Python – List all files in an online directory with Python

downloadpythonurllib2

Hello i was just wondering i'm trying to create a python application that downloads files from the internet but at the moment it only downloads one file with the name i know… is there any way that i can get a list of files in an online directory and downloaded them? ill show you my code for downloading one file at a time, just so you know a bit about what i wan't to do.

import urllib2

url = "http://cdn.primarygames.com/taxi.swf"

file_name = url.split('/')[-1]
u = urllib2.urlopen(url)
f = open(file_name, 'wb')
meta = u.info()
file_size = int(meta.getheaders("Content-Length")[0])
print "Downloading: %s Bytes: %s" % (file_name, file_size)

file_size_dl = 0
block_sz = 8192
while True:
    buffer = u.read(block_sz)
    if not buffer:
        break

    file_size_dl += len(buffer)
    f.write(buffer)
    status = r"%10d  [%3.2f%%]" % (file_size_dl, file_size_dl * 100. / file_size)
    status = status + chr(8)*(len(status)+1)
    print status,

f.close()

So what is does is it downloads taxi.swf from this website but what i want it to do is to download all .swf's from that directory "/" to the computer?

Is it possible and thank you so much in advanced. -Terrii-

Best Answer

Since you're trying to download a bunch of things at once, start by looking for a site index or a webpage that neatly lists everything you want to download.
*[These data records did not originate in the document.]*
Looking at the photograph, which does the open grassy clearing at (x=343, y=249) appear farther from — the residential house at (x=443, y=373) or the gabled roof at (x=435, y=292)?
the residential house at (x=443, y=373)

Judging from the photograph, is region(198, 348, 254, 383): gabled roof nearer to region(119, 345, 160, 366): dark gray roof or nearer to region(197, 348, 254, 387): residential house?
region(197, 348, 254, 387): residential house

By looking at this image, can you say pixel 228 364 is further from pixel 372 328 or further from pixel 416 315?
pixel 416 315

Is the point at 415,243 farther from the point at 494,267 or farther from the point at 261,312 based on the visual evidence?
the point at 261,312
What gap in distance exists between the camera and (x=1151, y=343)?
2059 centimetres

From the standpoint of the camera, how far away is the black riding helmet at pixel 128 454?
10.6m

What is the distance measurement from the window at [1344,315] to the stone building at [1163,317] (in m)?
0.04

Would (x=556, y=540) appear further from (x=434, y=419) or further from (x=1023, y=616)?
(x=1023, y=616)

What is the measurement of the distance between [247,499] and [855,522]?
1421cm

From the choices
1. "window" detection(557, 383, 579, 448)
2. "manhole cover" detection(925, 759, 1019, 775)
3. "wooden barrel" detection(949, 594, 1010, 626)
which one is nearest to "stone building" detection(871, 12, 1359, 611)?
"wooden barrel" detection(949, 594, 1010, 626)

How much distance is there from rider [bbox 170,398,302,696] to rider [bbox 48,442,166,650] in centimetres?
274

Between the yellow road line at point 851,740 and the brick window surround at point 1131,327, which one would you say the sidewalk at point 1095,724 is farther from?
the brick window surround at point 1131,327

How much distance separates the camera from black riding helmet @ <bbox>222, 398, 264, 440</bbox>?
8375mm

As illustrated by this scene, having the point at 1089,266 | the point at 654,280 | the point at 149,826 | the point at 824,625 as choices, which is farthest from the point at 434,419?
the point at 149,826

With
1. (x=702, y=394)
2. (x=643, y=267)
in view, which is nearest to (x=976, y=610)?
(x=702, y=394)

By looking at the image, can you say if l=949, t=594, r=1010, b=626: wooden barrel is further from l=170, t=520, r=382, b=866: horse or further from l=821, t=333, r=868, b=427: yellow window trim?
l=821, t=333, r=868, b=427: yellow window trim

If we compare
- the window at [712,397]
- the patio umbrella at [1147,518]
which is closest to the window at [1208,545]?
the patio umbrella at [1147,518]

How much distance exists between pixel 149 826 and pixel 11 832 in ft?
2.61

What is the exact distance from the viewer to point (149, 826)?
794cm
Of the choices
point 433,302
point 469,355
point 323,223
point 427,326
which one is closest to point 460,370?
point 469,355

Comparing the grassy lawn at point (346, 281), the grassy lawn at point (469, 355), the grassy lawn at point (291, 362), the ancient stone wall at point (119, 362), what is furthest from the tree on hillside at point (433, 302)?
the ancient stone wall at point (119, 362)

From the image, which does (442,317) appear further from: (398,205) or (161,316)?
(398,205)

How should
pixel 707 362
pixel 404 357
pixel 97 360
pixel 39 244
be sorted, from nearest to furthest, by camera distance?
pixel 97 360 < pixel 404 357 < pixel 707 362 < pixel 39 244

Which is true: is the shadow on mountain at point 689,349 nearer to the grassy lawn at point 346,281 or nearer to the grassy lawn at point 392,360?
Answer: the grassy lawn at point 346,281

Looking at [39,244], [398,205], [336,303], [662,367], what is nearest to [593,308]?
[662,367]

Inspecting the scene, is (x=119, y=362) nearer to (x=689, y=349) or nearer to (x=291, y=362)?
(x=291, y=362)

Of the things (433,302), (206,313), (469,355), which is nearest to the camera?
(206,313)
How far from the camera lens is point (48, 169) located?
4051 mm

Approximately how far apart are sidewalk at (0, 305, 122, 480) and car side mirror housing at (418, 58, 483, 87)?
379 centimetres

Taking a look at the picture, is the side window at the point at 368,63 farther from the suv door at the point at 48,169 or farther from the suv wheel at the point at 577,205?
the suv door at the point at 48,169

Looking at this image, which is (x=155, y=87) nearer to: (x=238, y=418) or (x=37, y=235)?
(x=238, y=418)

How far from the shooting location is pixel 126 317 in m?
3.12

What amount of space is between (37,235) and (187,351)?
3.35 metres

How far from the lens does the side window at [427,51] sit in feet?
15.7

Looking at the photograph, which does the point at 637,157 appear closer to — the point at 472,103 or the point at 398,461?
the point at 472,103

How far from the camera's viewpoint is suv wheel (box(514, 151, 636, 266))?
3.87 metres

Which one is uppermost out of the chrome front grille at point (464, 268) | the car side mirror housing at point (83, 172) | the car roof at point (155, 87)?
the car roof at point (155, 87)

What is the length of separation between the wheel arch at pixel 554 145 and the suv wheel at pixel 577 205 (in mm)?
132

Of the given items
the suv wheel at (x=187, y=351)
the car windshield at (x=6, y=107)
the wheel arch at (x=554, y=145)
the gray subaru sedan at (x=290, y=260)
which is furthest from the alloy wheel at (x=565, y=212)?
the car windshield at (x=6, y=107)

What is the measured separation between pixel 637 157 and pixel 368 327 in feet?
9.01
The mobile version of the website is usually lighter than the desktop and is easier to scrape.

This website has exactly what you're looking for: All Games.

Now, it's really quite simple to do. Just, extract all of the game page links. I use BeautifulSoup and requests to do this:

import requests
from bs4 import BeautifulSoup

games_url = 'http://www.primarygames.com/mobile/category/all/'

def get_all_games():
    soup = BeautifulSoup(requests.get(games_url).text)

    for a in soup.find('div', {'class': 'catlist'}).find_all('a'):
        yield 'http://www.primarygames.com' + a['href']

def download_game(url):
    # You have to do this stuff. I'm lazy and won't do it.

if __name__ == '__main__':
    for game in get_all_games():
        download_game(url)

The rest is up to you. download_game() downloads a game given the game's URL, so you have to figure out the location of the <object> tag in the DOM.